Understanding the LMAX Disruptor

Credits: pixabay

LMAX Disruptor is an open-source Java library written by LMAX Exchange, a financial trading platform company. It is an elegant and, especially, performant solution for inter-thread messaging.

In this post, we will describe first the problems related to sharing memory across threads and the traditional queuing systems. Then, we will try to understand what is so special about the LMAX Disruptor and how to use it.

  • The LMAX Disruptor solution is faster than Java ArrayBlockingQueue and LinkedBlockingQueue.
  • A mechanical sympathy (good understanding of the underlying hardware) should make you a better developer.
  • Sharing memory between threads is prone to problems, you need to do it carefully.
  • CPU caches are faster than main memory but a bad understanding of how they work (cache lines etc.) can ruin your performance.

The Illusion of Shared Memory

Let’s start with a simple use case. We need to increment a counter from 0 to MAX using a loop:

Because MAX can be big and that we can run this program on a multi-core processor, for performance concerns, we might want to split this job into two separated threads. Something like this:

There are two main problems with this implementation though.

First, let’s run it multiple times with MAX equals to 1 million. Obviously, we expect to print counter=1000000, isn’t it?

counter=522388
counter=733903
counter=532331

The execution is not deterministic due to a race condition on the sharedCounter variable.

A race condition arises when a result depends on the sequence or timing of processes/threads. In this case, because sharedCounter is modified simultaneously by the two threads without any protection.


Secondly, regarding performance. If MAX is set to a value big enough to make the management of the two threads negligible, the execution is still more than 3 times slower.
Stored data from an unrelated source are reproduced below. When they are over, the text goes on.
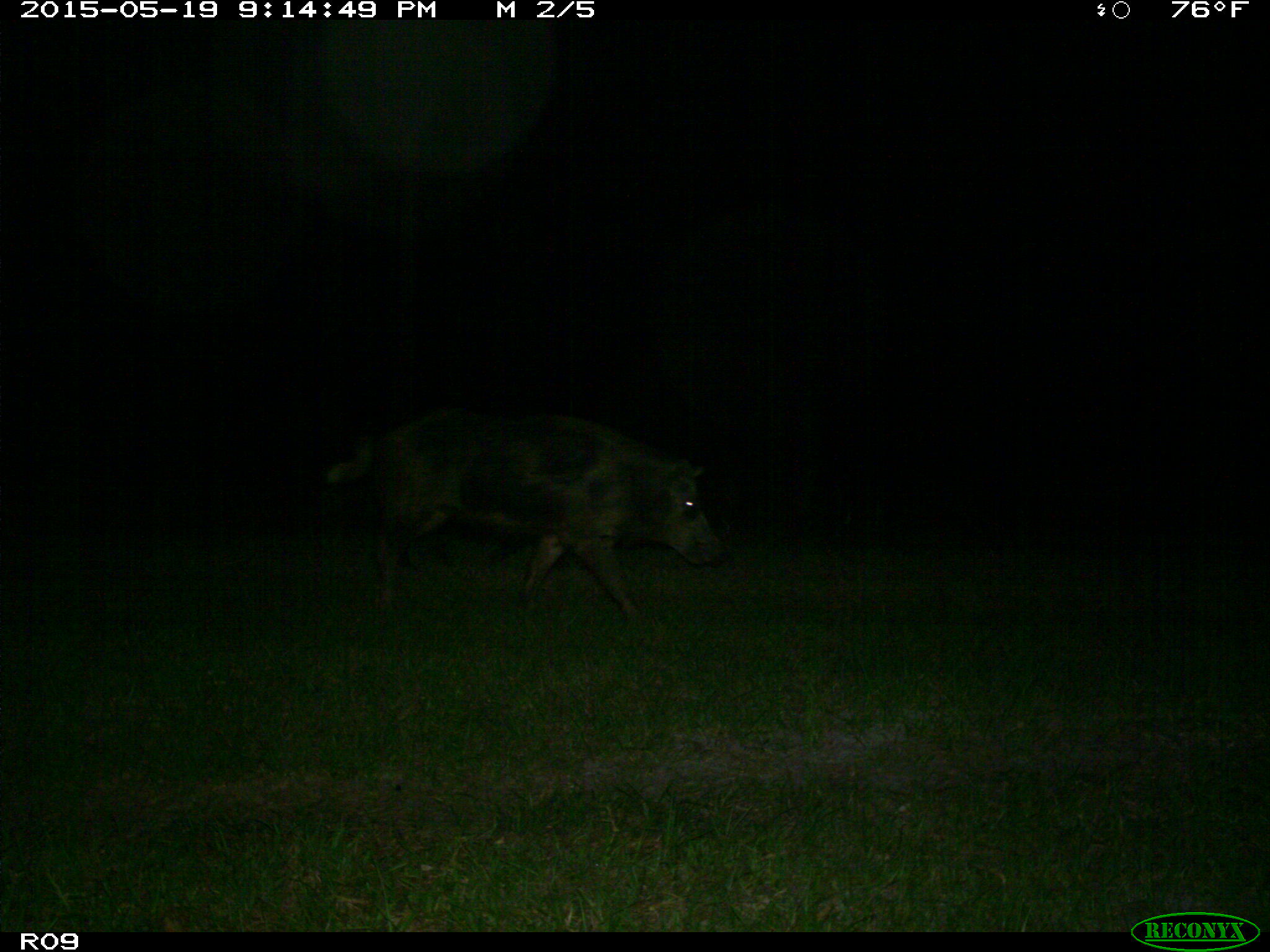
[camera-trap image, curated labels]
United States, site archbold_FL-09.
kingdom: Animalia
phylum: Chordata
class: Mammalia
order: Artiodactyla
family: Suidae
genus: Sus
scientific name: Sus scrofa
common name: wild boar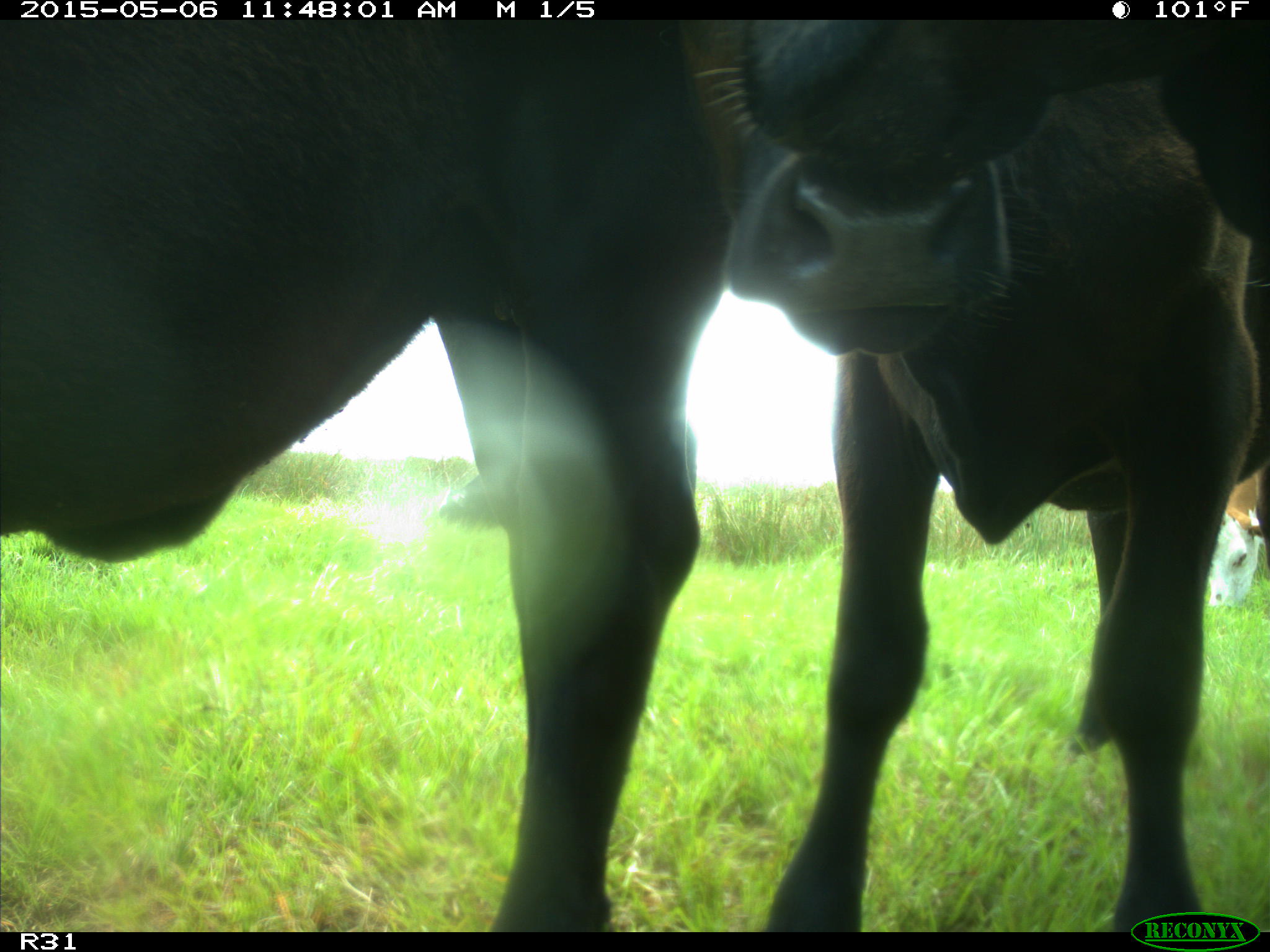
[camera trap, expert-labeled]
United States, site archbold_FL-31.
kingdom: Animalia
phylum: Chordata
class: Mammalia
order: Artiodactyla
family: Bovidae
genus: Bos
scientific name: Bos taurus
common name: domestic cow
What is the reason?

As both threads will be CPU-intensive, the OS will most likely schedule them on two different CPU cores. Moreover, we might believe that both threads running on two different cores can share memory freely. Yet, we have forgotten the concept of CPU caches:

Memory layers

Instead of having to query the DRAM every single time to access a memory address, a CPU will cache data in its internal caches: a local L1 and L2 caches and a remote and shared L3 cache.

Let’s check at some figures for a Core i7 Xeon 5500:

|    Memory    |        Latency        |
|--------------|-----------------------|
| L1 CACHE hit | ~4 cycles, ~1.2 ns |
| L2 CACHE hit | ~10 cycles, ~3.0 ns |
| L3 CACHE hit | ~40 cycles, ~12.0 ns |
| DRAM | ~60.0 ns |

When a processor wants to access a memory address, it will first check in L1. If it was not there, it will produce a cache miss which means the processor will check then in L2. Same for L2 and L3 and the processor can end up checking in the DRAM which is about 60 times slower than L1.
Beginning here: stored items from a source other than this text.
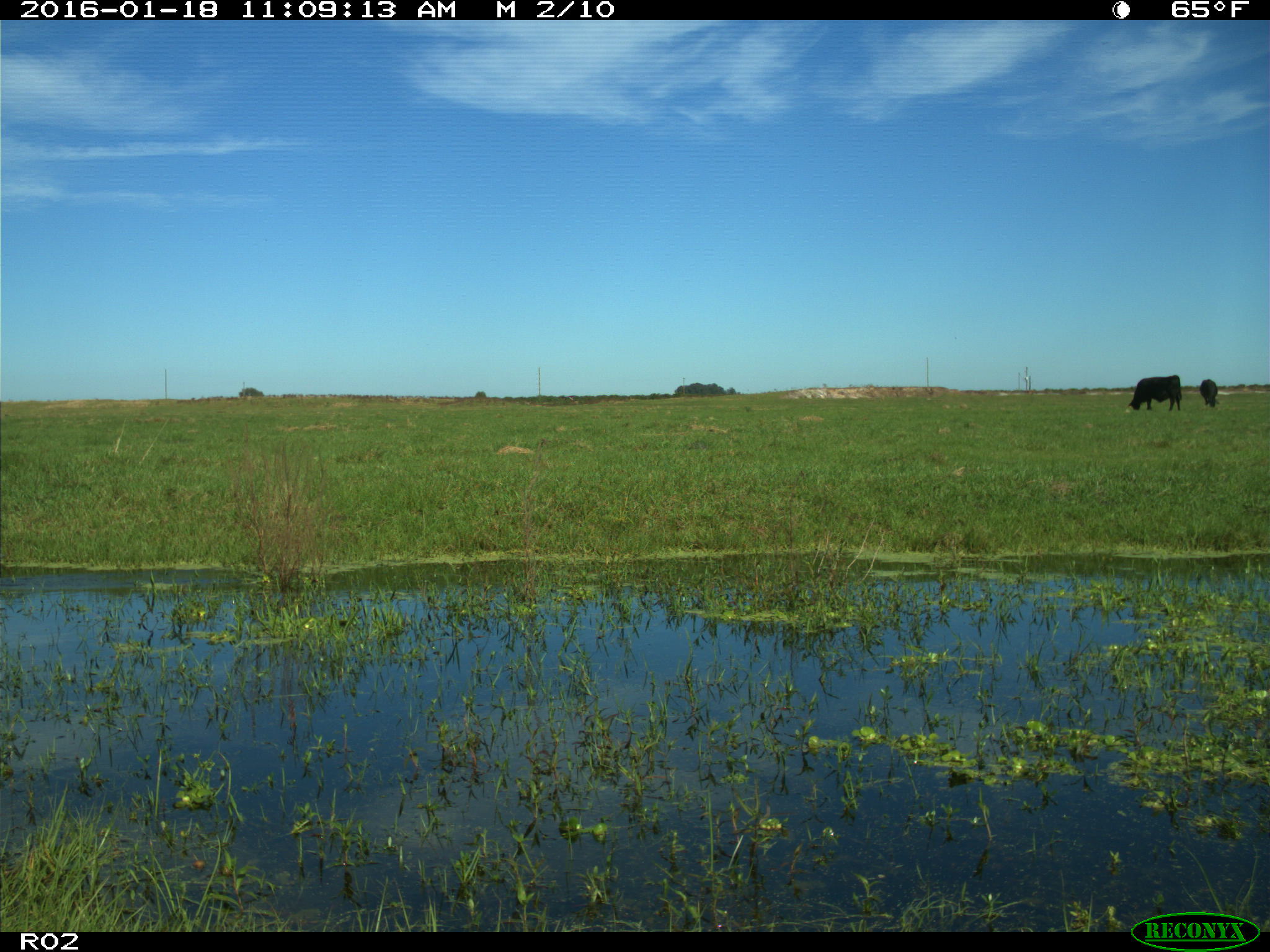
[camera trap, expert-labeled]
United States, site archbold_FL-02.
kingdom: Animalia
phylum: Chordata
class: Mammalia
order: Artiodactyla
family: Bovidae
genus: Bos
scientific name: Bos taurus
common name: domestic cow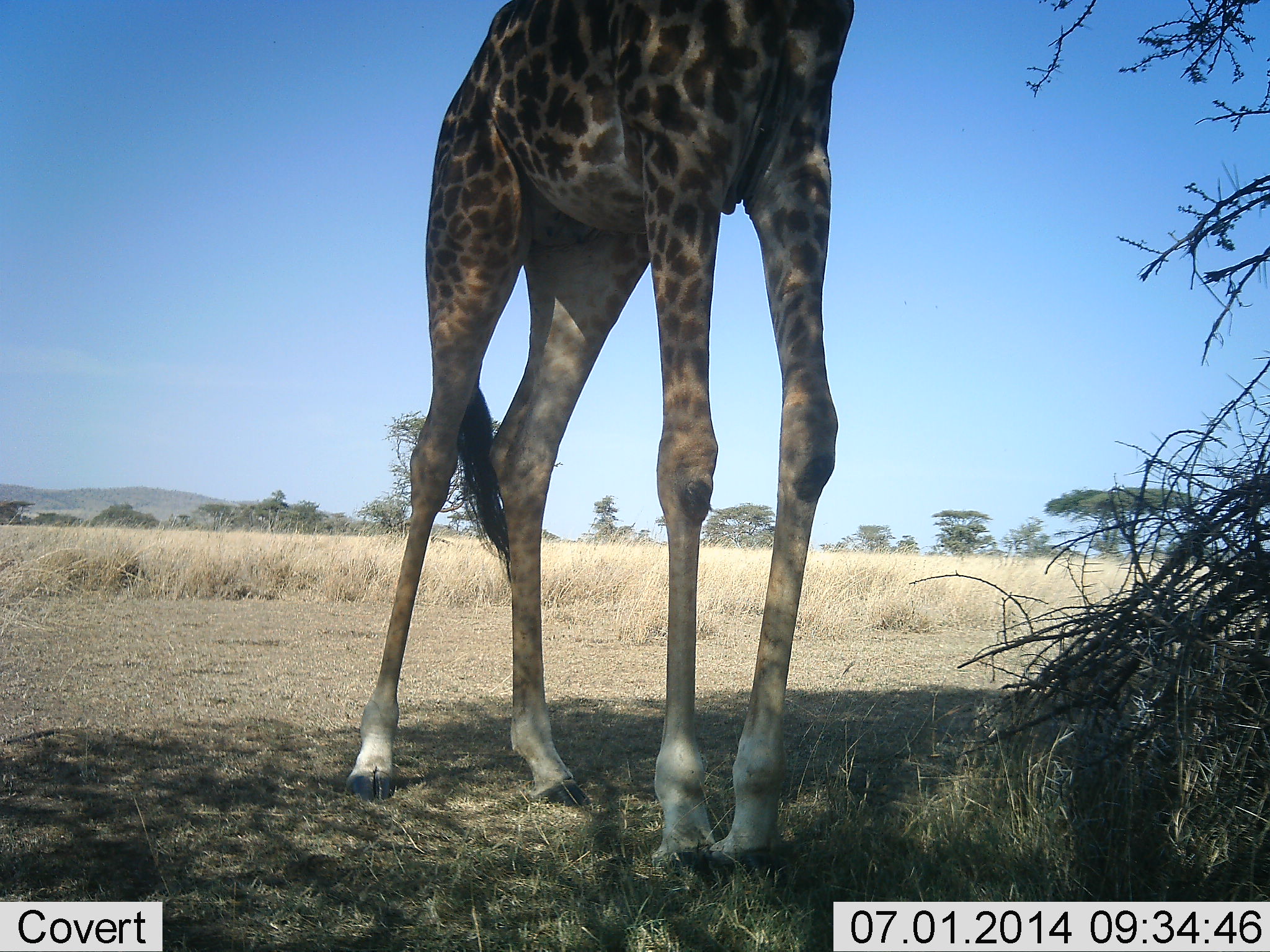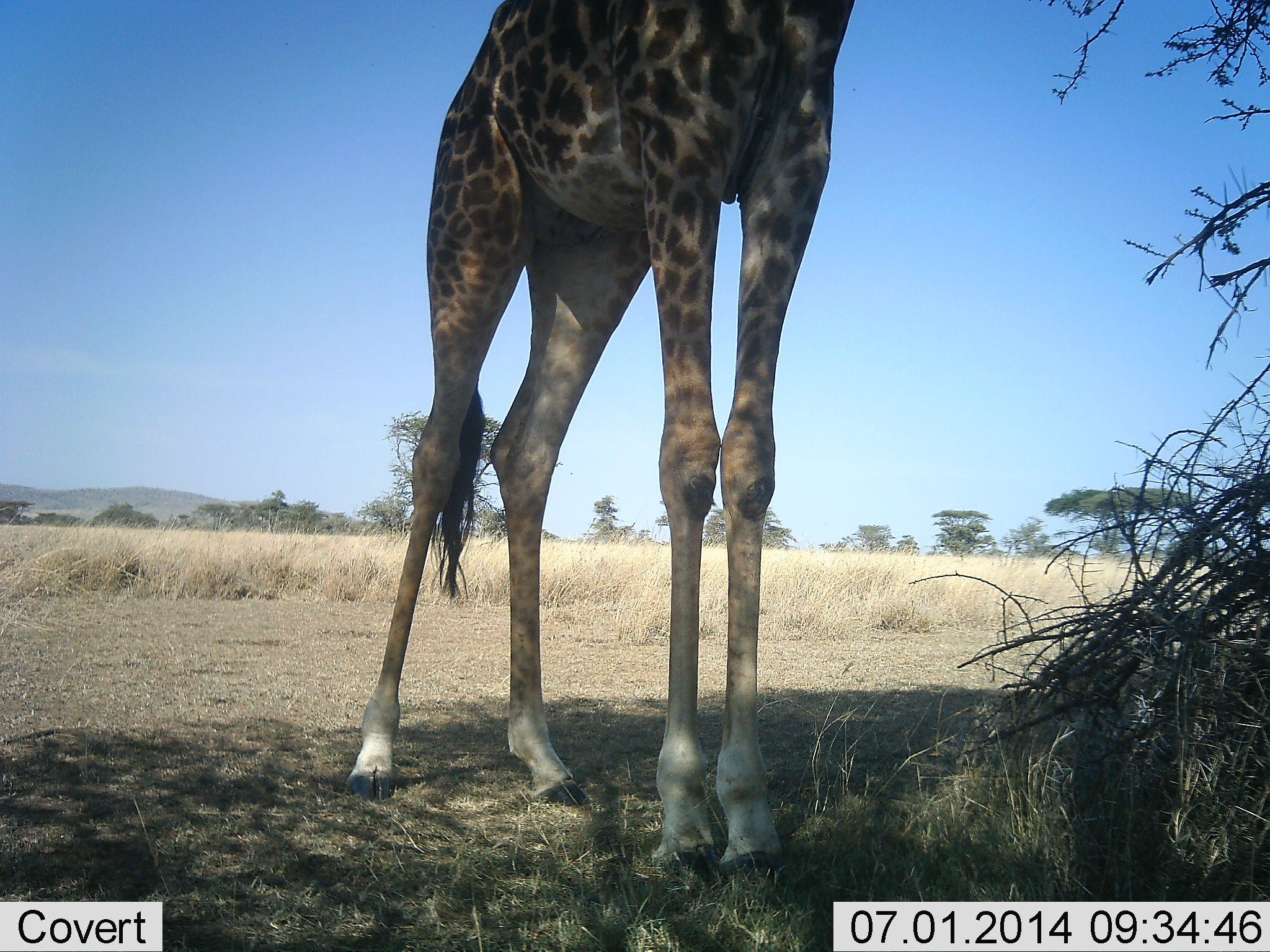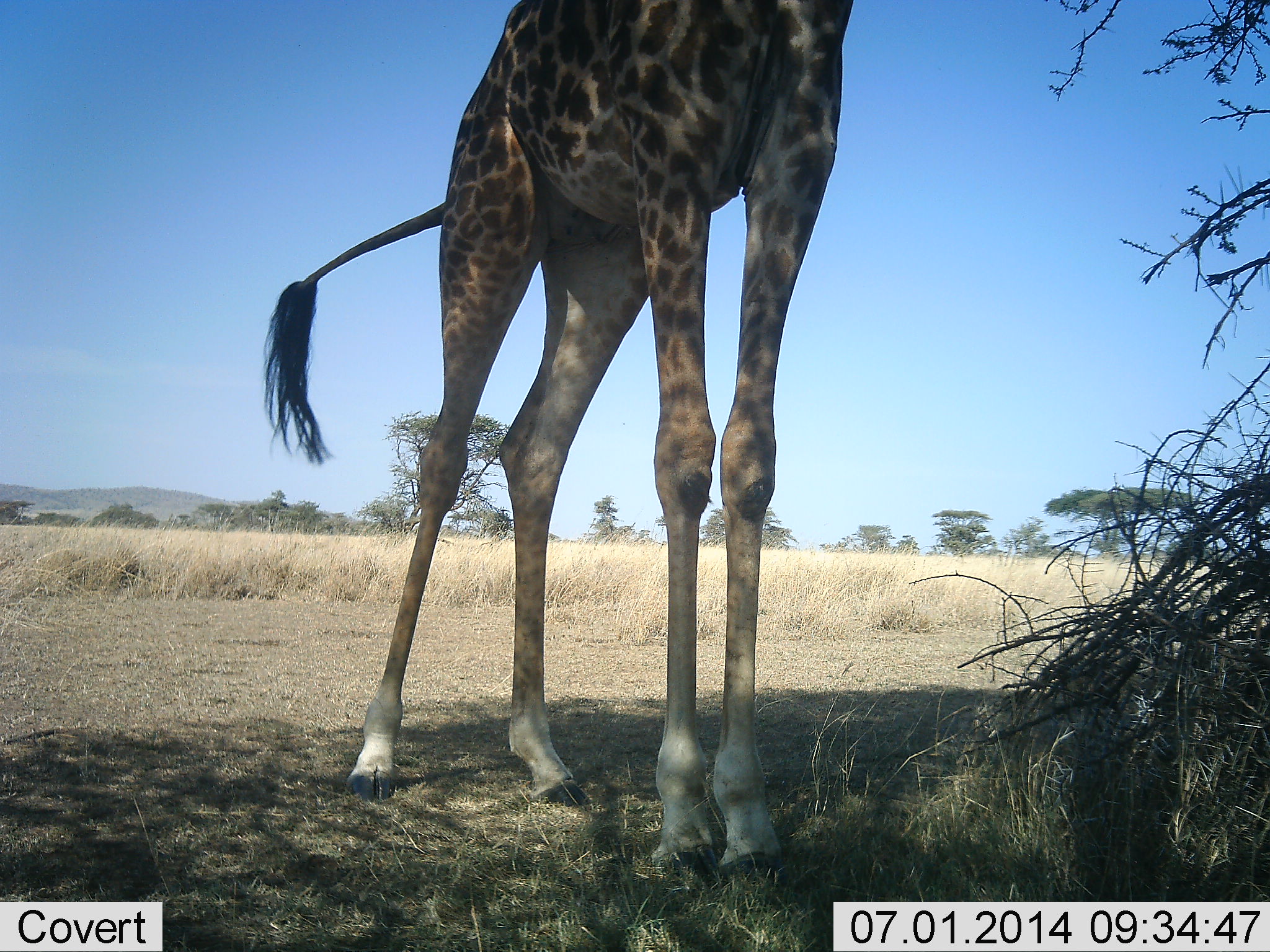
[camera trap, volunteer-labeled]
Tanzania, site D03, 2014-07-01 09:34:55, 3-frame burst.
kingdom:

In our example, because sharedCounter is updated by two CPU cores at the same time, it will bounce the variable between the two local L1 caches which will slow down drastically the execution.


Lastly, there is another concept which is important to understand about CPU caches: they are organized into cache lines.

A cache line is a power of 2 of contiguous bytes, typically 64 bytes. It is managed as an unchained hash map with every address in memory being assigned to a given cache line.

Let’s take an example with two variables x and y accessed by two threads scheduled on two different cores. The first thread modifies x and the second modifies y few ns later.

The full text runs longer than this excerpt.